• [TEXT]
By resolution of the General Meeting of Shareholders held on November 20, 1982, it was decided to increase the share capital by fifty million (50,000,000) Greek Drachmas (GRD) through the capitalization of the revaluation surplus, arising from the application of Law no. 1249/1982, of the immovable properties of the Company, from the amount of fourteen million four hundred and sixty thousand one hundred fifty two (14,460,152) Greek Drachmas (GRD) plus the amount of five hundred thirty-nine thousand eight hundred and forty-eight (539,848) Greek Drachmas (GRD) for the purpose of rounding the total amount; and by paying up in cash the amount of thirty five million (35,000,000) Greek Drachmas (GRD) and to issue fifty thousand (50,000) bearer shares with a nominal value of one thousand (1,000) Greek Drachmas (GRD) each (Government Gazette 88/17.1.1983, Bulletin of S.A.s and LLCs).

By resolution of the General Meeting of Shareholders held on November 17, 1984, it was decided to increase the share capital by fifty million (50,000,000) Greek Drachmas (GRD) and to issue fifty thousand (50,000) bearer shares with a nominal value of one thousand (1,000) Greek Drachmas (GRD) each (Government Gazette 740/5.4.1985, Bulletin of S.A.s and LLCs).

By resolution of the General Meeting of Shareholders held on December 17, 1985, it was decided to increase the Share Capital by seventy million (70,000,000) Greek Drachmas (GRD) and to issue seventy thousand (70,000) bearer shares with a nominal value of one thousand (1,000) Greek Drachmas (GRD) each (Government Gazette Issue 593 / 14.3.1986, Bulletin of S.A.s and LLCs).

By resolution of the General Meeting of Shareholders held on February 16, 1989, it was decided to increase the share capital by three hundred thirty million (330,000,000) Greek Drachmas (GRD) (a) through capitalization of the surplus arising from the revaluation of the Company’s immovable property, based on Minister of Economics decision no. Ε2665/84/22.2.1988, from the amount of one hundred sixty million, seven hundred sixty-seven thousand, two hundred thirty-two (160,767,232) Greek Drachmas (GRD); (b) by the cash payment of the amount of seven million, nine hundred eighty-two thousand, seven hundred sixty-eight (7,982,768) Greek Drachmas (GRD) for the rounding off of the total amount; and (c) by the cash payment of the amount of one hundred sixty-one million, two hundred fifty thousand (161,250,000). At the same meeting, it was decided to issue three hundred thirty thousand (330,000) bearer shares with a nominal value of one thousand (1,000) Greek Drachmas (GRD) each (Government Gazette Issue 3168/10.8.1989, Bulletin of S.A.s and LLCs).

By resolution of the General Meeting of Shareholders held on May 27, 1992, it was decided to increase the share capital by one hundred million (100,000,000) Greek Drachmas (GRD) and to issue one hundred thousand (100.000) bearer shares with a nominal value of one thousand (1,000) Greek Drachmas (GRD) each (Government Gazette 3782/23.7.1992, Bulletin of S.A.s and LLCs).

• [SET OF TASKS]
(1) In the account of the company's share capital increases, how many bearer shares did the General Meeting of February 16, 1989 decide to issue?
(2) Pick up the account of the company's share capital increases after its last sentence and continue it.

• [SOURCE MATERIAL]
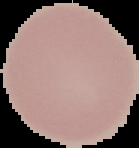
preparation = thin blood film
result = no malaria parasites detected
image size = 139×148 pixels
image type = segmented cell region with the area outside set to black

• [RESULTS IN ORDER]
(1) 330,000 bearer shares, each with a nominal value of 1,000 GRD

(2)
By resolution of the General Meeting of Shareholders held on March 23, 1993, it was decided to increase the share capital by three hundred million (300,000,000) Greek Drachmas (GRD) a) through capitalization of the surplus arising from the revaluation of the Company’s immovable property, based on Law no. 2065/1992, from the amount of thirteen million eight hundred thousand (13,800,000) Greek Drachmas (GRD), and b) by payment in cash of the amount of two hundred eighty-six million, two hundred thousand hundred (286,200,000) Greek Drachmas (GRD) with the issuance of three hundred thousand (300,000) bearer shares with a nominal value of one thousand (1,000) Greek Drachmas (GRD) each (Government Gazette 1444/5.3.1993, Bulletin of S.A.s and LLCs).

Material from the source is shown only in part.